Sostenía cuidadosamente a Moisés en sus manos. El gato blanco, al oír la voz familiar de la niña, se agitó, quiso liberarse y exigió salir. Mijaíl lo dejó en el suelo. Moisés corrió directo hacia la niña, maullando lastimosamente y mirando fijamente a sus ojos.

La mirada de Liza, antes vacía, comenzó a llenarse de significado. Cuando el gato rodeó sus piernas y ronroneó, la niña soltó la mano de la cuidadora y torpemente se arrodilló, abrazando a su amigo peludo. Lágrimas corrían por sus mejillas mientras enterraba el rostro en su cálido pelaje.

— Moisés… Moiseyushka, has vuelto a mí… —susurraba entre lágrimas.

Lilia no pudo contenerse y también lloró, viendo ese milagro. Hasta el director se apartó rápidamente, secándose la nariz.

— Mi querida —dijo Mijaíl, abrazando a la niña y al gato—. Todo mejorará, estoy contigo.

— Tío Misha, ¿puedo ir contigo? —preguntó tímidamente Liza.

— Para eso vine, Lizonka. Tú y Moisés se van a casa ahora. Ya los esperan allí.

— ¿Y Misha, Sashka y Lyoshik no se enojarán porque vamos? —preguntó ella con duda.

— ¡Qué va! Ya no paran de preguntar cuándo llegarán ustedes. Además… ahora hay una persona más que vivirá con nosotros.

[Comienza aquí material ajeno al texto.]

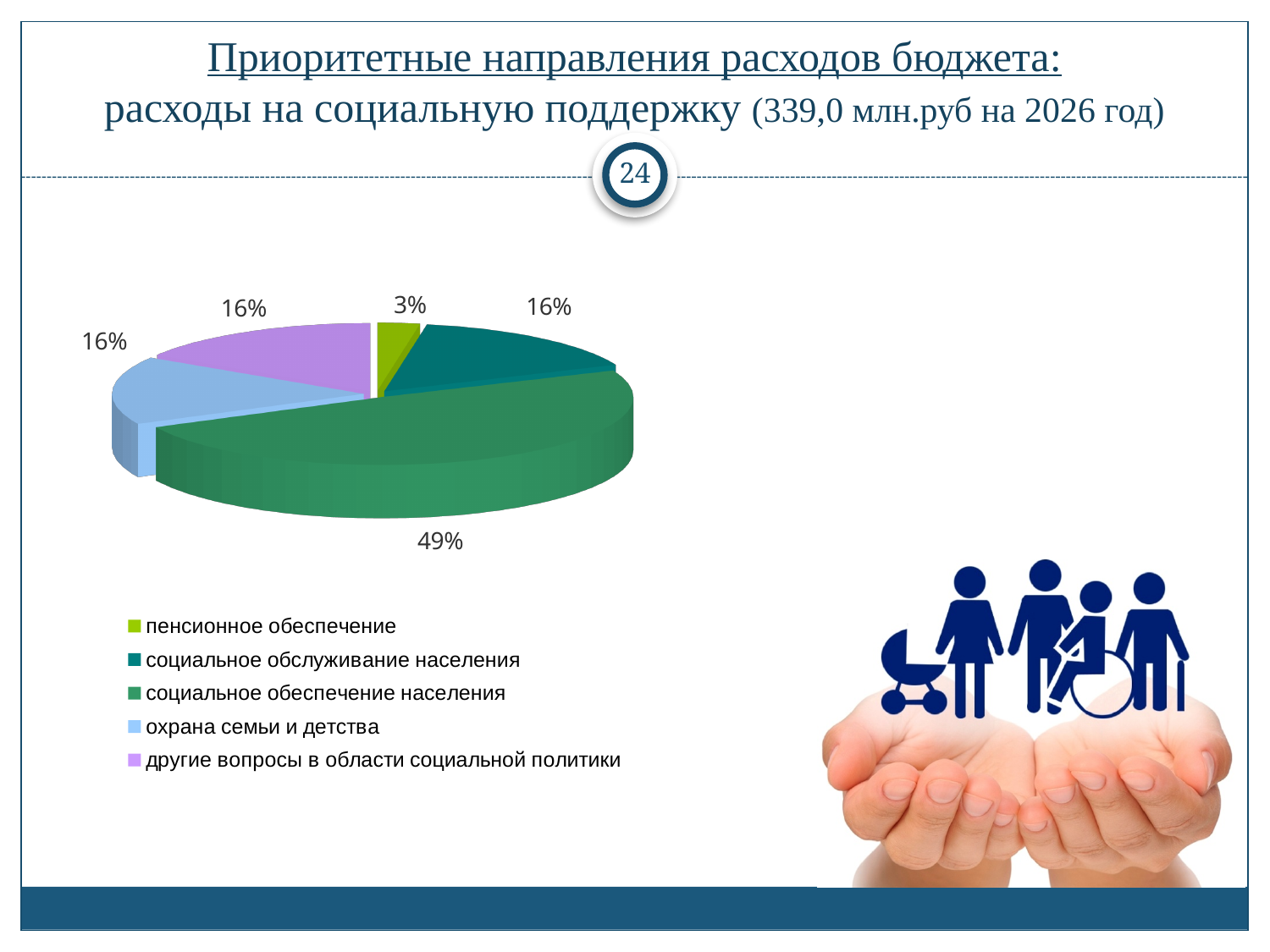
What share of the pie does "охрана семьи и детства" have? 16% How many entries does the legend list? 5 How many slices does the pie chart have? 5 Which is larger: the slice for "социальное обслуживание населения" or the slice for "пенсионное обеспечение"? социальное обслуживание населения What share of the pie does "другие вопросы в области социальной политики" have? 16% Which category has the smallest slice of the pie? пенсионное обеспечение What type of chart is shown on the slide? pie chart What is the difference in percentage points between "социальное обеспечение населения" and "пенсионное обеспечение"? 46 Which category has the largest slice of the pie? социальное обеспечение населения What share of the pie does "пенсионное обеспечение" have? 3% What total amount in million rubles for 2026 is stated in the slide title? 339,0 млн.руб What share of the pie does "социальное обеспечение населения" have? 49%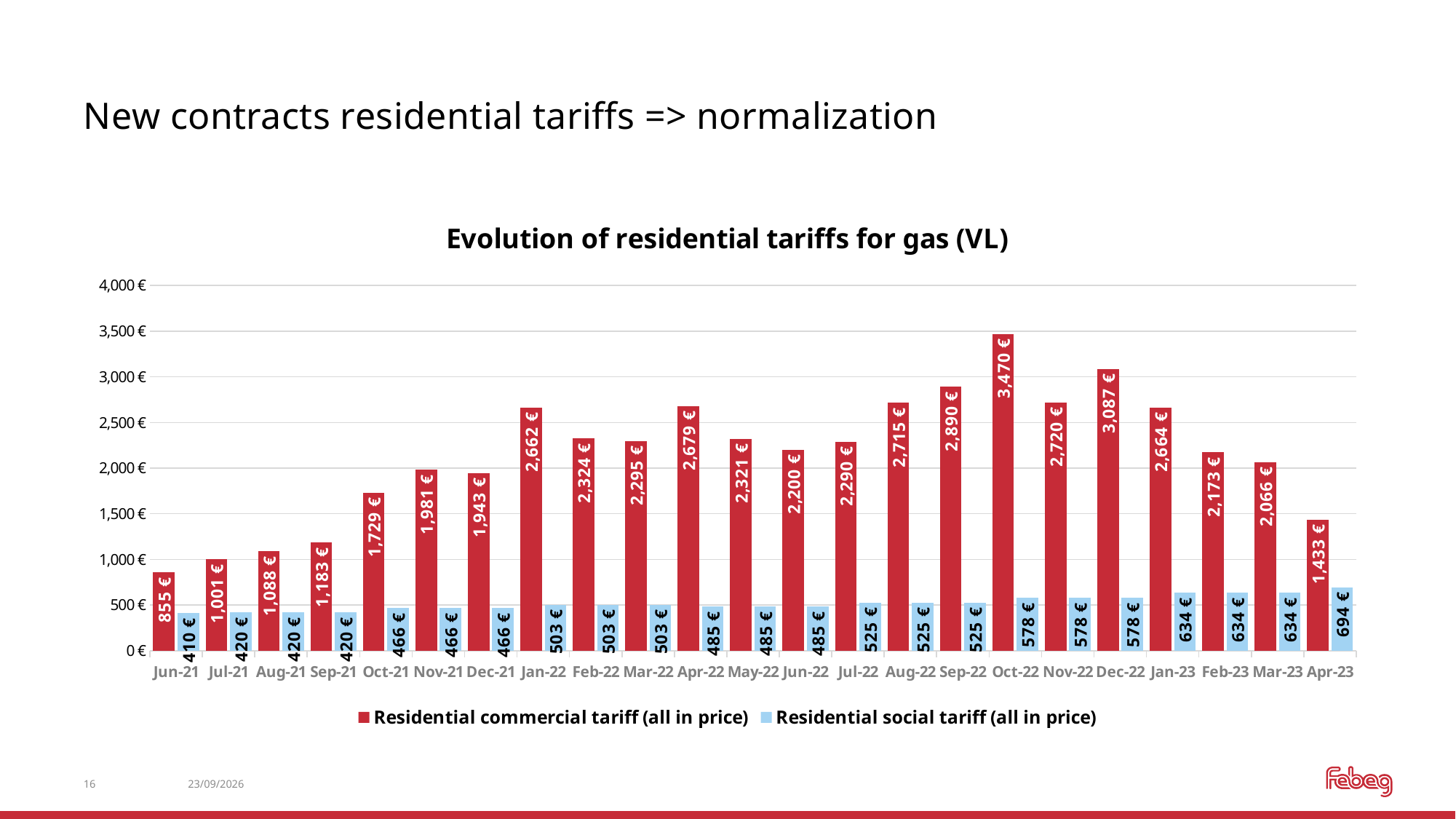
Is the residential commercial tariff for Apr-23 greater or less than 1,500 €? less Does the residential social tariff rise or fall from Jun-21 to Apr-23? rise What is the residential commercial tariff (all in price) for Oct-22? 3,470 € Which month has the higher residential commercial tariff, Jan-22 or Apr-22? Apr-22 What is the difference between the residential social tariff in Apr-23 and in Jun-21? 284 € What is the difference between the residential commercial tariff in Oct-22 and in Dec-22? 383 € What kind of chart is shown on the slide? bar chart How many series does the legend list? 2 In which month is the residential commercial tariff lowest? Jun-21 What is the residential social tariff (all in price) for Apr-23? 694 € How many months are shown on the x axis of the chart? 23 In which month is the residential commercial tariff highest? Oct-22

Miró a Lilia y sonrió levemente.

Dos meses después, Lilia estaba en el aeropuerto, sosteniendo una maleta por el asa. Durante todo ese tiempo pensó en ese encuentro en el orfanato. Había cambiado a la modalidad a distancia de sus estudios y, terminados sus asuntos pendientes, estaba lista para partir.

Al salir de la zona de arribos vio a Mijaíl sosteniendo a Moisés en brazos. Detrás de él, tres niños, y a un lado, Liza saludando alegremente con la mano.

— ¡Aquí te recibe todo el regimiento! —rió Mijaíl abrazando a Lilia—. Conócelos: estos son mis chicos —Mijaíl, Aleksandr y Alexéi.

Los niños asintieron educadamente y luego se susurraron algo entre ellos.

— Y ya te hiciste amiga de Liza.

— ¡Tía Lilia! —exclamó Liza, corriendo hacia la joven y abrazándola—. ¡Qué feliz estoy!

— ¡Mi niña querida! —susurró Lilia, estrechándola contra sí—. Y, por supuesto, Moisés también está aquí…

— ¡Él no se habría quedado en casa de ninguna manera! Porque todo esto empezó con él —rió Mijaíl, entregándole al gato.

Moisés se frotó contra el hombro de Lilia, ronroneando suavemente, como diciendo: «Te recuerdo». Las manos que una vez lo sacaron del abismo de la soledad estaban de nuevo cerca.